Neuroprosthetic devices should mimic as best as possible the tissue they are placed into. The tissue would then accept them as its own or just ignore them. They should furthermore be chemically, mechanically and functionally time-invariant for uncompromised performance. Fabricating electrode arrays exclusively from soft polymeric materials may be one step into that direction. The innovative concept of filling bi- or multi-level microchannel electrode array scaffolds with polymer conductors opens several new routes for designing and fabricating neuroprosthetic devices not only on the laboratory bench, but also through existing replica mass production schemes (e.g., mold-injection, hot-embossing). In contrast to metal MEAs (Sadleir et al., 2005), polymer conductors may turn out to be compatible with computer tomography (CT) and magnetic resonance imaging (MRI), minimizing or avoiding image artifacts (Chen & Wiscombe, 1998; Flanders & Schwartz, 2008).
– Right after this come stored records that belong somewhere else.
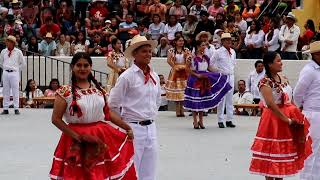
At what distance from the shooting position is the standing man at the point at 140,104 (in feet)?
30.1

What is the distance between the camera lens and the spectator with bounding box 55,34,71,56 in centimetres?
2616

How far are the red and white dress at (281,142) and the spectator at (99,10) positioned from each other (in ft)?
59.7

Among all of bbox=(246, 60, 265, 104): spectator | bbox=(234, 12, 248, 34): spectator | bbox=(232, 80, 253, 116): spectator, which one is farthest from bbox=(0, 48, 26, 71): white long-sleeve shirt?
bbox=(234, 12, 248, 34): spectator

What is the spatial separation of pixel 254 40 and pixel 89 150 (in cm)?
1607

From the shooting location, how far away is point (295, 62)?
2312 centimetres

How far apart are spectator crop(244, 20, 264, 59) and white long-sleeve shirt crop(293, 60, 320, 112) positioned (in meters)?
13.7

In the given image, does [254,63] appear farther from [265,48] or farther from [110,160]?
[110,160]

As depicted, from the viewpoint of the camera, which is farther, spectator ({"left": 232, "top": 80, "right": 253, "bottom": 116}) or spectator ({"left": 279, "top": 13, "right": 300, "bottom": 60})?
spectator ({"left": 279, "top": 13, "right": 300, "bottom": 60})

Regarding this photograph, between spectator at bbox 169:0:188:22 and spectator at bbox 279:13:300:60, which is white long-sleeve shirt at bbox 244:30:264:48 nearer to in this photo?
spectator at bbox 279:13:300:60

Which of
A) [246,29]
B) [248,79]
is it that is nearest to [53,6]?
[246,29]

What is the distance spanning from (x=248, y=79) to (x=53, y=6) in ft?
30.7

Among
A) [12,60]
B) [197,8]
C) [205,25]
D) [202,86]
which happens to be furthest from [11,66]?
[197,8]

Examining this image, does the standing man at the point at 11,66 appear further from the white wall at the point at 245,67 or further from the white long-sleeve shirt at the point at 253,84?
the white long-sleeve shirt at the point at 253,84

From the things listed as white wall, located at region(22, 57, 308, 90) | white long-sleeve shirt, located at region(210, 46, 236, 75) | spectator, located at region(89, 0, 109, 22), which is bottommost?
A: white wall, located at region(22, 57, 308, 90)
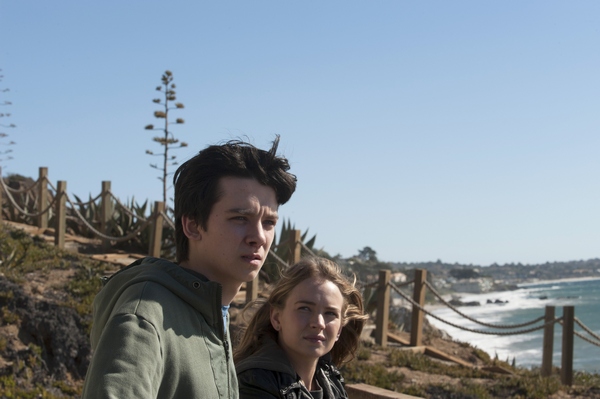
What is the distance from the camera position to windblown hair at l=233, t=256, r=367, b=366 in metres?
3.24

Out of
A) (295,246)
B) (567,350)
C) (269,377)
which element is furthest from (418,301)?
(269,377)

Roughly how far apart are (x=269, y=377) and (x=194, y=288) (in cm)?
128

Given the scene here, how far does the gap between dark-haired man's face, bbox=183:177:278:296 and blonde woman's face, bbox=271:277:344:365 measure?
1.21 meters

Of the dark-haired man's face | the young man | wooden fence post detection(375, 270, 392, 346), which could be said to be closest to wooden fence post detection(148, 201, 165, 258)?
wooden fence post detection(375, 270, 392, 346)

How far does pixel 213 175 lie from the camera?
76.4 inches

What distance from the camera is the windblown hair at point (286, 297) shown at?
324 cm

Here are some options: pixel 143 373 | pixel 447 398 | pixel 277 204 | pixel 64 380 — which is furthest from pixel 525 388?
pixel 143 373

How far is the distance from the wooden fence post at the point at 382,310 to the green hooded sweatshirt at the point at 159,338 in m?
8.60

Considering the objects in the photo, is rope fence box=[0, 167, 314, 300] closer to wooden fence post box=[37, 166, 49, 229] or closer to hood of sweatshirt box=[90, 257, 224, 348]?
wooden fence post box=[37, 166, 49, 229]

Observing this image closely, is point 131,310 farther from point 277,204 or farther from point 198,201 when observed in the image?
point 277,204

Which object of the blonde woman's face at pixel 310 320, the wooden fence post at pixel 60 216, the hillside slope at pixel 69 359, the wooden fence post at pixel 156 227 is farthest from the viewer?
the wooden fence post at pixel 60 216

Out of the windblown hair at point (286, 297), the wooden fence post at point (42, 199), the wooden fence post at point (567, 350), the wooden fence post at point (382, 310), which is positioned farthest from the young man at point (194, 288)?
the wooden fence post at point (42, 199)

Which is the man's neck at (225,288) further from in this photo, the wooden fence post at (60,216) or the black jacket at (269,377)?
the wooden fence post at (60,216)

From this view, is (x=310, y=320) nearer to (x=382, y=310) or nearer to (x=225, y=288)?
(x=225, y=288)
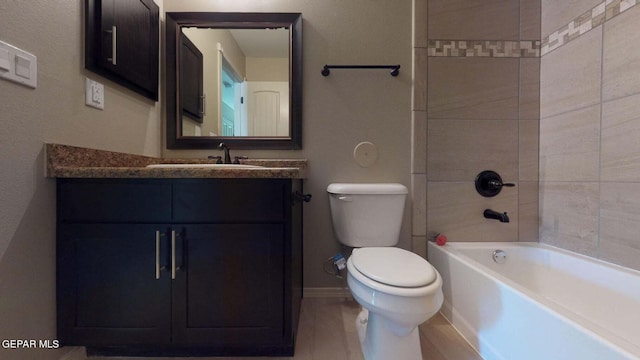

Given the vast choice of insulation and conductor materials, device properties and performance can be tuned in a multitude of ways. While thin coatings of the microchannel walls with PEDOT:PSS lead to largely transparent devices suitable for combined electrophysiological and microscopy in vitro studies, currently, film stability with respect to bending and stretching is still limited. Nevertheless, depending on the fabrication approach, electrodes can be shaped as ring electrodes or classical area electrodes. Alternatively, channels can be filled entirely with rubber-like gPDMS or other conductive PDMS or PU composites, rendering the devices excellently stable to bending and stretching. If both transparency and flexibility are required, a hybrid strategy of combining PEDOT:PSS electrodes with gPDMS tracks and connector pads may be chosen. While the presented results refer to proof-of-concept studies with polyMEAs still having rather large electrode and track dimensions, there is no conceptual hurdle that prevents their further miniaturization. It can thus be foreseen that the presented polyMEA concept heralds a new generation of implantable neuroprosthetic electrode arrays.